» **Input records**:
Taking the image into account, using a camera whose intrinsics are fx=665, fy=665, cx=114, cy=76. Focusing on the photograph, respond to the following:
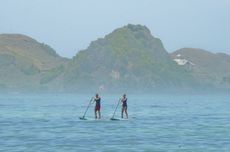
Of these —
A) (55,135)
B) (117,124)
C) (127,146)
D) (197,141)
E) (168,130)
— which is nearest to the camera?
(127,146)

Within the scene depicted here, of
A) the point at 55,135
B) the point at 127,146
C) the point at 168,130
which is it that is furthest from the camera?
the point at 168,130

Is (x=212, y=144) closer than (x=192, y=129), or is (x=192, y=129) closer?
(x=212, y=144)

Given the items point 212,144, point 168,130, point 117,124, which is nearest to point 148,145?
point 212,144

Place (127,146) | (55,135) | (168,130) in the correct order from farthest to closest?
1. (168,130)
2. (55,135)
3. (127,146)

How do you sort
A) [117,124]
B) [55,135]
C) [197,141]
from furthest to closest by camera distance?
[117,124] < [55,135] < [197,141]

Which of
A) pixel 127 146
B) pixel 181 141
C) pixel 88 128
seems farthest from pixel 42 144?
pixel 88 128

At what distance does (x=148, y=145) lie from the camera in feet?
138

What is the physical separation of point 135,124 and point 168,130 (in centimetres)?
737

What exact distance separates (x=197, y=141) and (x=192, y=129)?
1110 cm

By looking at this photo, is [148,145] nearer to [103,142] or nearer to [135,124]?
[103,142]

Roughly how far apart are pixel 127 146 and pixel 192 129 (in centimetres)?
1530

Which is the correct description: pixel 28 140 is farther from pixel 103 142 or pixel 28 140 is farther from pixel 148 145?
pixel 148 145

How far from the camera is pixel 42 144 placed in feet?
139

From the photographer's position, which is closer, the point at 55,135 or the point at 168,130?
the point at 55,135
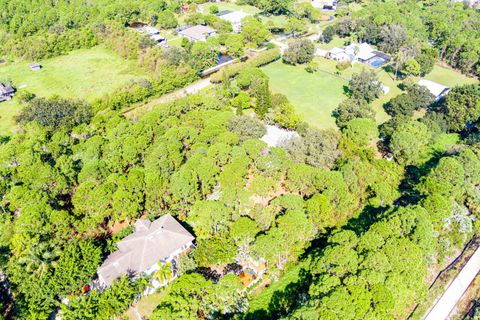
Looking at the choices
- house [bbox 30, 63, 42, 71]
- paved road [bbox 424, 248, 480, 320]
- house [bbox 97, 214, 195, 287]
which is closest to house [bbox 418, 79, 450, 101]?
paved road [bbox 424, 248, 480, 320]

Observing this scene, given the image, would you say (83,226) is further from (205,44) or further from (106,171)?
(205,44)

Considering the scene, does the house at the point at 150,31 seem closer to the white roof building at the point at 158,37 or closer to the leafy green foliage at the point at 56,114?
the white roof building at the point at 158,37

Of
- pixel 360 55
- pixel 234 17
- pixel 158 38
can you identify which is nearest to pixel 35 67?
pixel 158 38

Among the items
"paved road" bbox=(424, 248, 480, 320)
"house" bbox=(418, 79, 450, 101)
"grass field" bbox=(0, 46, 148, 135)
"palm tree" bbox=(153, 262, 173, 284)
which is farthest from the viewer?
"grass field" bbox=(0, 46, 148, 135)

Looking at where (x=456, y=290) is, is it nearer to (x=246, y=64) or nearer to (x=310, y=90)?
(x=310, y=90)

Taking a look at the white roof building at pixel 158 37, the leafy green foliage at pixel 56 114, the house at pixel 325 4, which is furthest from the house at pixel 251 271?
the house at pixel 325 4

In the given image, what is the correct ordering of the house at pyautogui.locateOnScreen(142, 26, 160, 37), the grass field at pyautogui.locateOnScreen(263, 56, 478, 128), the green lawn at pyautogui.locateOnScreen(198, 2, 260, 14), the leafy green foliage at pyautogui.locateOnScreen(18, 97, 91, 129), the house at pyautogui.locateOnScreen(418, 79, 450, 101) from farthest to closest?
the green lawn at pyautogui.locateOnScreen(198, 2, 260, 14) → the house at pyautogui.locateOnScreen(142, 26, 160, 37) → the house at pyautogui.locateOnScreen(418, 79, 450, 101) → the grass field at pyautogui.locateOnScreen(263, 56, 478, 128) → the leafy green foliage at pyautogui.locateOnScreen(18, 97, 91, 129)

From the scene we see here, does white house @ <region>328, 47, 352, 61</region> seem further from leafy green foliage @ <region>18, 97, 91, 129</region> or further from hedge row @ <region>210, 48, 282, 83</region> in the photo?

» **Task to carry out**: Copy out word for word the records above, from the line containing "In the given" through the last line of the records, with both ends included.

» **Exercise solution**:
In the given image, what is the correct ordering of the house at pyautogui.locateOnScreen(142, 26, 160, 37), the grass field at pyautogui.locateOnScreen(263, 56, 478, 128), the green lawn at pyautogui.locateOnScreen(198, 2, 260, 14), the leafy green foliage at pyautogui.locateOnScreen(18, 97, 91, 129), the house at pyautogui.locateOnScreen(418, 79, 450, 101) from farthest to closest?
the green lawn at pyautogui.locateOnScreen(198, 2, 260, 14) → the house at pyautogui.locateOnScreen(142, 26, 160, 37) → the house at pyautogui.locateOnScreen(418, 79, 450, 101) → the grass field at pyautogui.locateOnScreen(263, 56, 478, 128) → the leafy green foliage at pyautogui.locateOnScreen(18, 97, 91, 129)

From the scene we see here, does white house @ <region>328, 47, 352, 61</region> seem further from leafy green foliage @ <region>18, 97, 91, 129</region> or further from hedge row @ <region>210, 48, 282, 83</region> in the photo?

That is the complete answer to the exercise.